:: GIVEN REQUEST ::
Quote the records below verbatim from their first line through the line containing "77L32 132L96 158L220", including both of those lines. Omit the pictures from your answer.

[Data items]
++++++++++

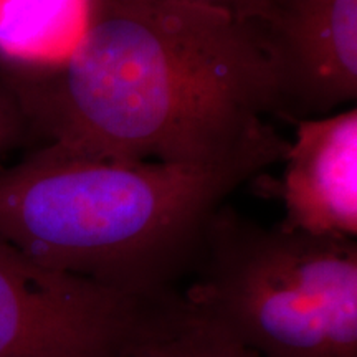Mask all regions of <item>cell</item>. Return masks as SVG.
Returning a JSON list of instances; mask_svg holds the SVG:
<instances>
[{
	"mask_svg": "<svg viewBox=\"0 0 357 357\" xmlns=\"http://www.w3.org/2000/svg\"><path fill=\"white\" fill-rule=\"evenodd\" d=\"M113 357H257L200 314L181 289L146 296Z\"/></svg>",
	"mask_w": 357,
	"mask_h": 357,
	"instance_id": "cell-8",
	"label": "cell"
},
{
	"mask_svg": "<svg viewBox=\"0 0 357 357\" xmlns=\"http://www.w3.org/2000/svg\"><path fill=\"white\" fill-rule=\"evenodd\" d=\"M89 15L91 0H0L2 75L60 70L82 45Z\"/></svg>",
	"mask_w": 357,
	"mask_h": 357,
	"instance_id": "cell-7",
	"label": "cell"
},
{
	"mask_svg": "<svg viewBox=\"0 0 357 357\" xmlns=\"http://www.w3.org/2000/svg\"><path fill=\"white\" fill-rule=\"evenodd\" d=\"M146 296L52 270L0 238V357H113Z\"/></svg>",
	"mask_w": 357,
	"mask_h": 357,
	"instance_id": "cell-4",
	"label": "cell"
},
{
	"mask_svg": "<svg viewBox=\"0 0 357 357\" xmlns=\"http://www.w3.org/2000/svg\"><path fill=\"white\" fill-rule=\"evenodd\" d=\"M281 225L311 235H357V109L300 119L284 155Z\"/></svg>",
	"mask_w": 357,
	"mask_h": 357,
	"instance_id": "cell-6",
	"label": "cell"
},
{
	"mask_svg": "<svg viewBox=\"0 0 357 357\" xmlns=\"http://www.w3.org/2000/svg\"><path fill=\"white\" fill-rule=\"evenodd\" d=\"M0 77L32 132L96 158L220 166L283 114L263 25L189 0H91L68 63Z\"/></svg>",
	"mask_w": 357,
	"mask_h": 357,
	"instance_id": "cell-1",
	"label": "cell"
},
{
	"mask_svg": "<svg viewBox=\"0 0 357 357\" xmlns=\"http://www.w3.org/2000/svg\"><path fill=\"white\" fill-rule=\"evenodd\" d=\"M189 2L223 8L238 19L260 25H265L270 20L275 6V0H189Z\"/></svg>",
	"mask_w": 357,
	"mask_h": 357,
	"instance_id": "cell-10",
	"label": "cell"
},
{
	"mask_svg": "<svg viewBox=\"0 0 357 357\" xmlns=\"http://www.w3.org/2000/svg\"><path fill=\"white\" fill-rule=\"evenodd\" d=\"M181 289L257 357H357L356 238L263 227L223 204Z\"/></svg>",
	"mask_w": 357,
	"mask_h": 357,
	"instance_id": "cell-3",
	"label": "cell"
},
{
	"mask_svg": "<svg viewBox=\"0 0 357 357\" xmlns=\"http://www.w3.org/2000/svg\"><path fill=\"white\" fill-rule=\"evenodd\" d=\"M284 116L323 118L357 98V0H275L263 25Z\"/></svg>",
	"mask_w": 357,
	"mask_h": 357,
	"instance_id": "cell-5",
	"label": "cell"
},
{
	"mask_svg": "<svg viewBox=\"0 0 357 357\" xmlns=\"http://www.w3.org/2000/svg\"><path fill=\"white\" fill-rule=\"evenodd\" d=\"M288 147L276 132L204 167L96 158L47 142L0 169V238L40 265L119 293L177 288L213 213Z\"/></svg>",
	"mask_w": 357,
	"mask_h": 357,
	"instance_id": "cell-2",
	"label": "cell"
},
{
	"mask_svg": "<svg viewBox=\"0 0 357 357\" xmlns=\"http://www.w3.org/2000/svg\"><path fill=\"white\" fill-rule=\"evenodd\" d=\"M32 132L17 96L0 77V160Z\"/></svg>",
	"mask_w": 357,
	"mask_h": 357,
	"instance_id": "cell-9",
	"label": "cell"
}]
</instances>
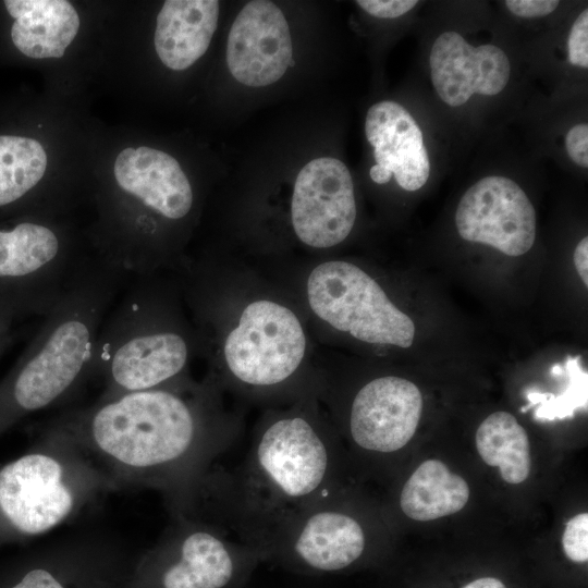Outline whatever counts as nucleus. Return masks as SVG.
<instances>
[{
	"label": "nucleus",
	"instance_id": "obj_1",
	"mask_svg": "<svg viewBox=\"0 0 588 588\" xmlns=\"http://www.w3.org/2000/svg\"><path fill=\"white\" fill-rule=\"evenodd\" d=\"M56 419L113 489L158 490L171 516L191 510L203 481L228 451L229 439L210 422L200 396L168 384L98 400Z\"/></svg>",
	"mask_w": 588,
	"mask_h": 588
},
{
	"label": "nucleus",
	"instance_id": "obj_2",
	"mask_svg": "<svg viewBox=\"0 0 588 588\" xmlns=\"http://www.w3.org/2000/svg\"><path fill=\"white\" fill-rule=\"evenodd\" d=\"M338 453L313 419L279 417L258 432L235 467H213L188 513L257 549L280 522L340 487Z\"/></svg>",
	"mask_w": 588,
	"mask_h": 588
},
{
	"label": "nucleus",
	"instance_id": "obj_3",
	"mask_svg": "<svg viewBox=\"0 0 588 588\" xmlns=\"http://www.w3.org/2000/svg\"><path fill=\"white\" fill-rule=\"evenodd\" d=\"M128 279L87 258L0 383V427L65 403L93 380L97 334Z\"/></svg>",
	"mask_w": 588,
	"mask_h": 588
},
{
	"label": "nucleus",
	"instance_id": "obj_4",
	"mask_svg": "<svg viewBox=\"0 0 588 588\" xmlns=\"http://www.w3.org/2000/svg\"><path fill=\"white\" fill-rule=\"evenodd\" d=\"M152 274L130 278L102 320L93 359V379L103 383L98 400L169 384L186 367L188 341L168 324Z\"/></svg>",
	"mask_w": 588,
	"mask_h": 588
},
{
	"label": "nucleus",
	"instance_id": "obj_5",
	"mask_svg": "<svg viewBox=\"0 0 588 588\" xmlns=\"http://www.w3.org/2000/svg\"><path fill=\"white\" fill-rule=\"evenodd\" d=\"M114 490L54 418L37 451L0 469V514L23 536L46 534Z\"/></svg>",
	"mask_w": 588,
	"mask_h": 588
},
{
	"label": "nucleus",
	"instance_id": "obj_6",
	"mask_svg": "<svg viewBox=\"0 0 588 588\" xmlns=\"http://www.w3.org/2000/svg\"><path fill=\"white\" fill-rule=\"evenodd\" d=\"M88 257L39 221L0 229V331L48 315Z\"/></svg>",
	"mask_w": 588,
	"mask_h": 588
},
{
	"label": "nucleus",
	"instance_id": "obj_7",
	"mask_svg": "<svg viewBox=\"0 0 588 588\" xmlns=\"http://www.w3.org/2000/svg\"><path fill=\"white\" fill-rule=\"evenodd\" d=\"M313 311L336 330L367 343L407 348L415 323L359 267L346 261L317 266L307 282Z\"/></svg>",
	"mask_w": 588,
	"mask_h": 588
},
{
	"label": "nucleus",
	"instance_id": "obj_8",
	"mask_svg": "<svg viewBox=\"0 0 588 588\" xmlns=\"http://www.w3.org/2000/svg\"><path fill=\"white\" fill-rule=\"evenodd\" d=\"M343 504L339 487L280 522L257 550L320 572L352 565L365 553L368 537L363 523Z\"/></svg>",
	"mask_w": 588,
	"mask_h": 588
},
{
	"label": "nucleus",
	"instance_id": "obj_9",
	"mask_svg": "<svg viewBox=\"0 0 588 588\" xmlns=\"http://www.w3.org/2000/svg\"><path fill=\"white\" fill-rule=\"evenodd\" d=\"M305 334L289 308L257 301L242 313L225 339L223 354L230 372L250 387H272L287 380L305 353Z\"/></svg>",
	"mask_w": 588,
	"mask_h": 588
},
{
	"label": "nucleus",
	"instance_id": "obj_10",
	"mask_svg": "<svg viewBox=\"0 0 588 588\" xmlns=\"http://www.w3.org/2000/svg\"><path fill=\"white\" fill-rule=\"evenodd\" d=\"M155 551L169 559L162 588H224L236 561L260 552L196 513L172 516Z\"/></svg>",
	"mask_w": 588,
	"mask_h": 588
},
{
	"label": "nucleus",
	"instance_id": "obj_11",
	"mask_svg": "<svg viewBox=\"0 0 588 588\" xmlns=\"http://www.w3.org/2000/svg\"><path fill=\"white\" fill-rule=\"evenodd\" d=\"M462 238L489 245L507 256H522L536 238V212L513 180L491 175L477 181L462 196L455 212Z\"/></svg>",
	"mask_w": 588,
	"mask_h": 588
},
{
	"label": "nucleus",
	"instance_id": "obj_12",
	"mask_svg": "<svg viewBox=\"0 0 588 588\" xmlns=\"http://www.w3.org/2000/svg\"><path fill=\"white\" fill-rule=\"evenodd\" d=\"M291 212L294 231L306 245L327 248L344 241L356 219L347 167L335 158L309 161L297 174Z\"/></svg>",
	"mask_w": 588,
	"mask_h": 588
},
{
	"label": "nucleus",
	"instance_id": "obj_13",
	"mask_svg": "<svg viewBox=\"0 0 588 588\" xmlns=\"http://www.w3.org/2000/svg\"><path fill=\"white\" fill-rule=\"evenodd\" d=\"M421 411L422 396L414 382L394 376L373 379L353 400L351 439L365 452H396L414 437Z\"/></svg>",
	"mask_w": 588,
	"mask_h": 588
},
{
	"label": "nucleus",
	"instance_id": "obj_14",
	"mask_svg": "<svg viewBox=\"0 0 588 588\" xmlns=\"http://www.w3.org/2000/svg\"><path fill=\"white\" fill-rule=\"evenodd\" d=\"M226 63L236 81L252 87L283 76L294 62L290 28L277 4L256 0L244 5L229 33Z\"/></svg>",
	"mask_w": 588,
	"mask_h": 588
},
{
	"label": "nucleus",
	"instance_id": "obj_15",
	"mask_svg": "<svg viewBox=\"0 0 588 588\" xmlns=\"http://www.w3.org/2000/svg\"><path fill=\"white\" fill-rule=\"evenodd\" d=\"M429 65L432 85L450 107L466 103L475 94L501 93L511 75L505 52L494 45H469L458 33L444 32L434 40Z\"/></svg>",
	"mask_w": 588,
	"mask_h": 588
},
{
	"label": "nucleus",
	"instance_id": "obj_16",
	"mask_svg": "<svg viewBox=\"0 0 588 588\" xmlns=\"http://www.w3.org/2000/svg\"><path fill=\"white\" fill-rule=\"evenodd\" d=\"M365 134L373 148L376 164L371 180L388 183L392 175L405 191L422 187L430 175V161L422 132L400 103L383 100L371 106L366 114Z\"/></svg>",
	"mask_w": 588,
	"mask_h": 588
},
{
	"label": "nucleus",
	"instance_id": "obj_17",
	"mask_svg": "<svg viewBox=\"0 0 588 588\" xmlns=\"http://www.w3.org/2000/svg\"><path fill=\"white\" fill-rule=\"evenodd\" d=\"M113 172L118 186L143 208L173 221L189 213L194 201L191 183L169 154L128 147L118 155Z\"/></svg>",
	"mask_w": 588,
	"mask_h": 588
},
{
	"label": "nucleus",
	"instance_id": "obj_18",
	"mask_svg": "<svg viewBox=\"0 0 588 588\" xmlns=\"http://www.w3.org/2000/svg\"><path fill=\"white\" fill-rule=\"evenodd\" d=\"M219 16L216 0H167L156 20L154 44L161 62L182 71L207 51Z\"/></svg>",
	"mask_w": 588,
	"mask_h": 588
},
{
	"label": "nucleus",
	"instance_id": "obj_19",
	"mask_svg": "<svg viewBox=\"0 0 588 588\" xmlns=\"http://www.w3.org/2000/svg\"><path fill=\"white\" fill-rule=\"evenodd\" d=\"M15 20L11 27L14 46L33 59L61 58L79 28V16L65 0H7Z\"/></svg>",
	"mask_w": 588,
	"mask_h": 588
},
{
	"label": "nucleus",
	"instance_id": "obj_20",
	"mask_svg": "<svg viewBox=\"0 0 588 588\" xmlns=\"http://www.w3.org/2000/svg\"><path fill=\"white\" fill-rule=\"evenodd\" d=\"M469 487L439 460H427L409 476L400 494V507L409 518L433 520L461 511Z\"/></svg>",
	"mask_w": 588,
	"mask_h": 588
},
{
	"label": "nucleus",
	"instance_id": "obj_21",
	"mask_svg": "<svg viewBox=\"0 0 588 588\" xmlns=\"http://www.w3.org/2000/svg\"><path fill=\"white\" fill-rule=\"evenodd\" d=\"M476 448L482 461L498 466L504 481H525L530 473L531 456L528 434L507 412L489 415L476 432Z\"/></svg>",
	"mask_w": 588,
	"mask_h": 588
},
{
	"label": "nucleus",
	"instance_id": "obj_22",
	"mask_svg": "<svg viewBox=\"0 0 588 588\" xmlns=\"http://www.w3.org/2000/svg\"><path fill=\"white\" fill-rule=\"evenodd\" d=\"M47 154L30 137L0 135V210L21 201L40 182Z\"/></svg>",
	"mask_w": 588,
	"mask_h": 588
},
{
	"label": "nucleus",
	"instance_id": "obj_23",
	"mask_svg": "<svg viewBox=\"0 0 588 588\" xmlns=\"http://www.w3.org/2000/svg\"><path fill=\"white\" fill-rule=\"evenodd\" d=\"M579 357H568L566 369L568 372L567 389L560 395L551 393H529L528 399L532 404L540 403L536 409L537 419L553 420L573 417L577 408H587V372L583 371L578 363Z\"/></svg>",
	"mask_w": 588,
	"mask_h": 588
},
{
	"label": "nucleus",
	"instance_id": "obj_24",
	"mask_svg": "<svg viewBox=\"0 0 588 588\" xmlns=\"http://www.w3.org/2000/svg\"><path fill=\"white\" fill-rule=\"evenodd\" d=\"M566 556L578 563L588 560V514L580 513L571 518L562 537Z\"/></svg>",
	"mask_w": 588,
	"mask_h": 588
},
{
	"label": "nucleus",
	"instance_id": "obj_25",
	"mask_svg": "<svg viewBox=\"0 0 588 588\" xmlns=\"http://www.w3.org/2000/svg\"><path fill=\"white\" fill-rule=\"evenodd\" d=\"M568 62L581 69L588 68V9L574 21L567 38Z\"/></svg>",
	"mask_w": 588,
	"mask_h": 588
},
{
	"label": "nucleus",
	"instance_id": "obj_26",
	"mask_svg": "<svg viewBox=\"0 0 588 588\" xmlns=\"http://www.w3.org/2000/svg\"><path fill=\"white\" fill-rule=\"evenodd\" d=\"M368 14L379 19H395L409 12L418 3L415 0H358Z\"/></svg>",
	"mask_w": 588,
	"mask_h": 588
},
{
	"label": "nucleus",
	"instance_id": "obj_27",
	"mask_svg": "<svg viewBox=\"0 0 588 588\" xmlns=\"http://www.w3.org/2000/svg\"><path fill=\"white\" fill-rule=\"evenodd\" d=\"M565 149L568 157L579 167L588 168V125L579 123L572 126L565 135Z\"/></svg>",
	"mask_w": 588,
	"mask_h": 588
},
{
	"label": "nucleus",
	"instance_id": "obj_28",
	"mask_svg": "<svg viewBox=\"0 0 588 588\" xmlns=\"http://www.w3.org/2000/svg\"><path fill=\"white\" fill-rule=\"evenodd\" d=\"M559 5L556 0H506L507 10L519 17H542L552 13Z\"/></svg>",
	"mask_w": 588,
	"mask_h": 588
},
{
	"label": "nucleus",
	"instance_id": "obj_29",
	"mask_svg": "<svg viewBox=\"0 0 588 588\" xmlns=\"http://www.w3.org/2000/svg\"><path fill=\"white\" fill-rule=\"evenodd\" d=\"M11 588H66L65 585L45 567L28 571L22 579Z\"/></svg>",
	"mask_w": 588,
	"mask_h": 588
},
{
	"label": "nucleus",
	"instance_id": "obj_30",
	"mask_svg": "<svg viewBox=\"0 0 588 588\" xmlns=\"http://www.w3.org/2000/svg\"><path fill=\"white\" fill-rule=\"evenodd\" d=\"M574 264L585 286H588V237L585 236L575 247Z\"/></svg>",
	"mask_w": 588,
	"mask_h": 588
},
{
	"label": "nucleus",
	"instance_id": "obj_31",
	"mask_svg": "<svg viewBox=\"0 0 588 588\" xmlns=\"http://www.w3.org/2000/svg\"><path fill=\"white\" fill-rule=\"evenodd\" d=\"M22 334L23 331L14 328L0 331V358L20 339Z\"/></svg>",
	"mask_w": 588,
	"mask_h": 588
},
{
	"label": "nucleus",
	"instance_id": "obj_32",
	"mask_svg": "<svg viewBox=\"0 0 588 588\" xmlns=\"http://www.w3.org/2000/svg\"><path fill=\"white\" fill-rule=\"evenodd\" d=\"M463 588H506L505 585L494 577L478 578Z\"/></svg>",
	"mask_w": 588,
	"mask_h": 588
}]
</instances>
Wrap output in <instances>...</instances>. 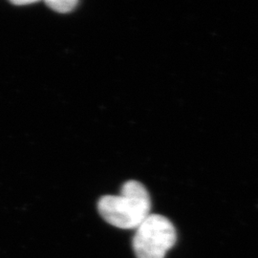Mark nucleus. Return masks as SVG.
<instances>
[{
  "instance_id": "1",
  "label": "nucleus",
  "mask_w": 258,
  "mask_h": 258,
  "mask_svg": "<svg viewBox=\"0 0 258 258\" xmlns=\"http://www.w3.org/2000/svg\"><path fill=\"white\" fill-rule=\"evenodd\" d=\"M151 200L146 186L130 180L121 186L119 195H105L98 202L102 218L123 230L137 229L150 214Z\"/></svg>"
},
{
  "instance_id": "2",
  "label": "nucleus",
  "mask_w": 258,
  "mask_h": 258,
  "mask_svg": "<svg viewBox=\"0 0 258 258\" xmlns=\"http://www.w3.org/2000/svg\"><path fill=\"white\" fill-rule=\"evenodd\" d=\"M176 240L175 227L170 220L160 214H149L136 229L133 249L137 258H165Z\"/></svg>"
},
{
  "instance_id": "3",
  "label": "nucleus",
  "mask_w": 258,
  "mask_h": 258,
  "mask_svg": "<svg viewBox=\"0 0 258 258\" xmlns=\"http://www.w3.org/2000/svg\"><path fill=\"white\" fill-rule=\"evenodd\" d=\"M45 3L50 9L59 14L70 13L79 4L77 0H48Z\"/></svg>"
},
{
  "instance_id": "4",
  "label": "nucleus",
  "mask_w": 258,
  "mask_h": 258,
  "mask_svg": "<svg viewBox=\"0 0 258 258\" xmlns=\"http://www.w3.org/2000/svg\"><path fill=\"white\" fill-rule=\"evenodd\" d=\"M37 1H15L13 2L14 4H17V5H28V4H33V3H36Z\"/></svg>"
}]
</instances>
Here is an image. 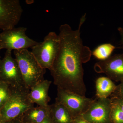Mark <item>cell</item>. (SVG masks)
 I'll return each mask as SVG.
<instances>
[{"label": "cell", "mask_w": 123, "mask_h": 123, "mask_svg": "<svg viewBox=\"0 0 123 123\" xmlns=\"http://www.w3.org/2000/svg\"><path fill=\"white\" fill-rule=\"evenodd\" d=\"M86 17V14L82 16L75 30L67 24L60 26L59 48L50 70L57 88L82 96H85L86 91L82 64L89 61L92 55L89 48L83 44L80 36Z\"/></svg>", "instance_id": "cell-1"}, {"label": "cell", "mask_w": 123, "mask_h": 123, "mask_svg": "<svg viewBox=\"0 0 123 123\" xmlns=\"http://www.w3.org/2000/svg\"><path fill=\"white\" fill-rule=\"evenodd\" d=\"M14 54L25 86L30 91L44 80L46 69L42 68L31 52L27 49L14 51Z\"/></svg>", "instance_id": "cell-2"}, {"label": "cell", "mask_w": 123, "mask_h": 123, "mask_svg": "<svg viewBox=\"0 0 123 123\" xmlns=\"http://www.w3.org/2000/svg\"><path fill=\"white\" fill-rule=\"evenodd\" d=\"M12 88L10 97L0 110V123L19 118L34 106L29 98L30 91L26 88Z\"/></svg>", "instance_id": "cell-3"}, {"label": "cell", "mask_w": 123, "mask_h": 123, "mask_svg": "<svg viewBox=\"0 0 123 123\" xmlns=\"http://www.w3.org/2000/svg\"><path fill=\"white\" fill-rule=\"evenodd\" d=\"M59 35L50 32L43 42L31 48V53L43 68L50 70L59 51L60 46Z\"/></svg>", "instance_id": "cell-4"}, {"label": "cell", "mask_w": 123, "mask_h": 123, "mask_svg": "<svg viewBox=\"0 0 123 123\" xmlns=\"http://www.w3.org/2000/svg\"><path fill=\"white\" fill-rule=\"evenodd\" d=\"M27 28L19 27L3 31L0 33V47L7 50H18L31 48L38 44V42L26 35Z\"/></svg>", "instance_id": "cell-5"}, {"label": "cell", "mask_w": 123, "mask_h": 123, "mask_svg": "<svg viewBox=\"0 0 123 123\" xmlns=\"http://www.w3.org/2000/svg\"><path fill=\"white\" fill-rule=\"evenodd\" d=\"M0 82L13 88H26L17 61L11 51L6 50L4 56L0 60Z\"/></svg>", "instance_id": "cell-6"}, {"label": "cell", "mask_w": 123, "mask_h": 123, "mask_svg": "<svg viewBox=\"0 0 123 123\" xmlns=\"http://www.w3.org/2000/svg\"><path fill=\"white\" fill-rule=\"evenodd\" d=\"M93 99L68 91L57 88L55 102L65 107L74 118L81 115L88 110Z\"/></svg>", "instance_id": "cell-7"}, {"label": "cell", "mask_w": 123, "mask_h": 123, "mask_svg": "<svg viewBox=\"0 0 123 123\" xmlns=\"http://www.w3.org/2000/svg\"><path fill=\"white\" fill-rule=\"evenodd\" d=\"M23 11L19 0H0V29L3 31L15 27Z\"/></svg>", "instance_id": "cell-8"}, {"label": "cell", "mask_w": 123, "mask_h": 123, "mask_svg": "<svg viewBox=\"0 0 123 123\" xmlns=\"http://www.w3.org/2000/svg\"><path fill=\"white\" fill-rule=\"evenodd\" d=\"M111 104L110 98L95 96L88 110L81 116L90 123H112L110 117Z\"/></svg>", "instance_id": "cell-9"}, {"label": "cell", "mask_w": 123, "mask_h": 123, "mask_svg": "<svg viewBox=\"0 0 123 123\" xmlns=\"http://www.w3.org/2000/svg\"><path fill=\"white\" fill-rule=\"evenodd\" d=\"M94 69L96 72L105 74L111 80L123 81V54H116L97 62L95 64Z\"/></svg>", "instance_id": "cell-10"}, {"label": "cell", "mask_w": 123, "mask_h": 123, "mask_svg": "<svg viewBox=\"0 0 123 123\" xmlns=\"http://www.w3.org/2000/svg\"><path fill=\"white\" fill-rule=\"evenodd\" d=\"M51 81L47 79L36 84L30 90L29 99L31 102L38 106L47 107L50 100L48 95V91Z\"/></svg>", "instance_id": "cell-11"}, {"label": "cell", "mask_w": 123, "mask_h": 123, "mask_svg": "<svg viewBox=\"0 0 123 123\" xmlns=\"http://www.w3.org/2000/svg\"><path fill=\"white\" fill-rule=\"evenodd\" d=\"M50 116V105L47 107L37 105L27 110L19 118L22 123H39Z\"/></svg>", "instance_id": "cell-12"}, {"label": "cell", "mask_w": 123, "mask_h": 123, "mask_svg": "<svg viewBox=\"0 0 123 123\" xmlns=\"http://www.w3.org/2000/svg\"><path fill=\"white\" fill-rule=\"evenodd\" d=\"M50 117L53 123H73L74 117L61 104L55 102L50 105Z\"/></svg>", "instance_id": "cell-13"}, {"label": "cell", "mask_w": 123, "mask_h": 123, "mask_svg": "<svg viewBox=\"0 0 123 123\" xmlns=\"http://www.w3.org/2000/svg\"><path fill=\"white\" fill-rule=\"evenodd\" d=\"M96 97L107 98L114 92L116 86L111 79L108 77L98 78L95 82Z\"/></svg>", "instance_id": "cell-14"}, {"label": "cell", "mask_w": 123, "mask_h": 123, "mask_svg": "<svg viewBox=\"0 0 123 123\" xmlns=\"http://www.w3.org/2000/svg\"><path fill=\"white\" fill-rule=\"evenodd\" d=\"M115 49V47L112 44L110 43L104 44L95 49L92 54L98 59L105 60L111 56Z\"/></svg>", "instance_id": "cell-15"}, {"label": "cell", "mask_w": 123, "mask_h": 123, "mask_svg": "<svg viewBox=\"0 0 123 123\" xmlns=\"http://www.w3.org/2000/svg\"><path fill=\"white\" fill-rule=\"evenodd\" d=\"M111 100V104L110 117L111 123H123V110L117 102L112 99Z\"/></svg>", "instance_id": "cell-16"}, {"label": "cell", "mask_w": 123, "mask_h": 123, "mask_svg": "<svg viewBox=\"0 0 123 123\" xmlns=\"http://www.w3.org/2000/svg\"><path fill=\"white\" fill-rule=\"evenodd\" d=\"M12 88L6 83L0 82V110L11 95Z\"/></svg>", "instance_id": "cell-17"}, {"label": "cell", "mask_w": 123, "mask_h": 123, "mask_svg": "<svg viewBox=\"0 0 123 123\" xmlns=\"http://www.w3.org/2000/svg\"><path fill=\"white\" fill-rule=\"evenodd\" d=\"M111 98L123 99V81L119 85L116 86V89L111 94Z\"/></svg>", "instance_id": "cell-18"}, {"label": "cell", "mask_w": 123, "mask_h": 123, "mask_svg": "<svg viewBox=\"0 0 123 123\" xmlns=\"http://www.w3.org/2000/svg\"><path fill=\"white\" fill-rule=\"evenodd\" d=\"M73 123H90L85 119L81 116H77L74 118Z\"/></svg>", "instance_id": "cell-19"}, {"label": "cell", "mask_w": 123, "mask_h": 123, "mask_svg": "<svg viewBox=\"0 0 123 123\" xmlns=\"http://www.w3.org/2000/svg\"><path fill=\"white\" fill-rule=\"evenodd\" d=\"M111 99L114 100L116 102H117L119 104V105L121 108V109L123 111V99L120 98H111Z\"/></svg>", "instance_id": "cell-20"}, {"label": "cell", "mask_w": 123, "mask_h": 123, "mask_svg": "<svg viewBox=\"0 0 123 123\" xmlns=\"http://www.w3.org/2000/svg\"><path fill=\"white\" fill-rule=\"evenodd\" d=\"M118 30L120 35V37H121V43H122L123 49V53L122 54L123 55V27H119Z\"/></svg>", "instance_id": "cell-21"}, {"label": "cell", "mask_w": 123, "mask_h": 123, "mask_svg": "<svg viewBox=\"0 0 123 123\" xmlns=\"http://www.w3.org/2000/svg\"><path fill=\"white\" fill-rule=\"evenodd\" d=\"M52 123V121L51 120L50 117H49L48 118H47L44 121H43V122H41V123Z\"/></svg>", "instance_id": "cell-22"}, {"label": "cell", "mask_w": 123, "mask_h": 123, "mask_svg": "<svg viewBox=\"0 0 123 123\" xmlns=\"http://www.w3.org/2000/svg\"><path fill=\"white\" fill-rule=\"evenodd\" d=\"M12 121L13 123H22L19 117L14 119Z\"/></svg>", "instance_id": "cell-23"}, {"label": "cell", "mask_w": 123, "mask_h": 123, "mask_svg": "<svg viewBox=\"0 0 123 123\" xmlns=\"http://www.w3.org/2000/svg\"><path fill=\"white\" fill-rule=\"evenodd\" d=\"M3 123H13L12 121H7V122H5Z\"/></svg>", "instance_id": "cell-24"}, {"label": "cell", "mask_w": 123, "mask_h": 123, "mask_svg": "<svg viewBox=\"0 0 123 123\" xmlns=\"http://www.w3.org/2000/svg\"><path fill=\"white\" fill-rule=\"evenodd\" d=\"M1 49H1V47H0V51L1 50ZM1 59V58L0 55V60Z\"/></svg>", "instance_id": "cell-25"}]
</instances>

++++++++++

:: RESULT FOR THIS EXERCISE ::
Mask all regions of <item>cell</item>. Return masks as SVG.
Returning a JSON list of instances; mask_svg holds the SVG:
<instances>
[{
	"mask_svg": "<svg viewBox=\"0 0 357 357\" xmlns=\"http://www.w3.org/2000/svg\"><path fill=\"white\" fill-rule=\"evenodd\" d=\"M113 357H257L200 314L181 289L146 296Z\"/></svg>",
	"mask_w": 357,
	"mask_h": 357,
	"instance_id": "cell-8",
	"label": "cell"
},
{
	"mask_svg": "<svg viewBox=\"0 0 357 357\" xmlns=\"http://www.w3.org/2000/svg\"><path fill=\"white\" fill-rule=\"evenodd\" d=\"M89 15L91 0H0L2 75L60 70L82 45Z\"/></svg>",
	"mask_w": 357,
	"mask_h": 357,
	"instance_id": "cell-7",
	"label": "cell"
},
{
	"mask_svg": "<svg viewBox=\"0 0 357 357\" xmlns=\"http://www.w3.org/2000/svg\"><path fill=\"white\" fill-rule=\"evenodd\" d=\"M146 296L52 270L0 238V357H113Z\"/></svg>",
	"mask_w": 357,
	"mask_h": 357,
	"instance_id": "cell-4",
	"label": "cell"
},
{
	"mask_svg": "<svg viewBox=\"0 0 357 357\" xmlns=\"http://www.w3.org/2000/svg\"><path fill=\"white\" fill-rule=\"evenodd\" d=\"M281 225L311 235H357V109L300 119L284 155Z\"/></svg>",
	"mask_w": 357,
	"mask_h": 357,
	"instance_id": "cell-6",
	"label": "cell"
},
{
	"mask_svg": "<svg viewBox=\"0 0 357 357\" xmlns=\"http://www.w3.org/2000/svg\"><path fill=\"white\" fill-rule=\"evenodd\" d=\"M0 77L32 132L96 158L220 166L283 114L263 25L189 0H91L68 63Z\"/></svg>",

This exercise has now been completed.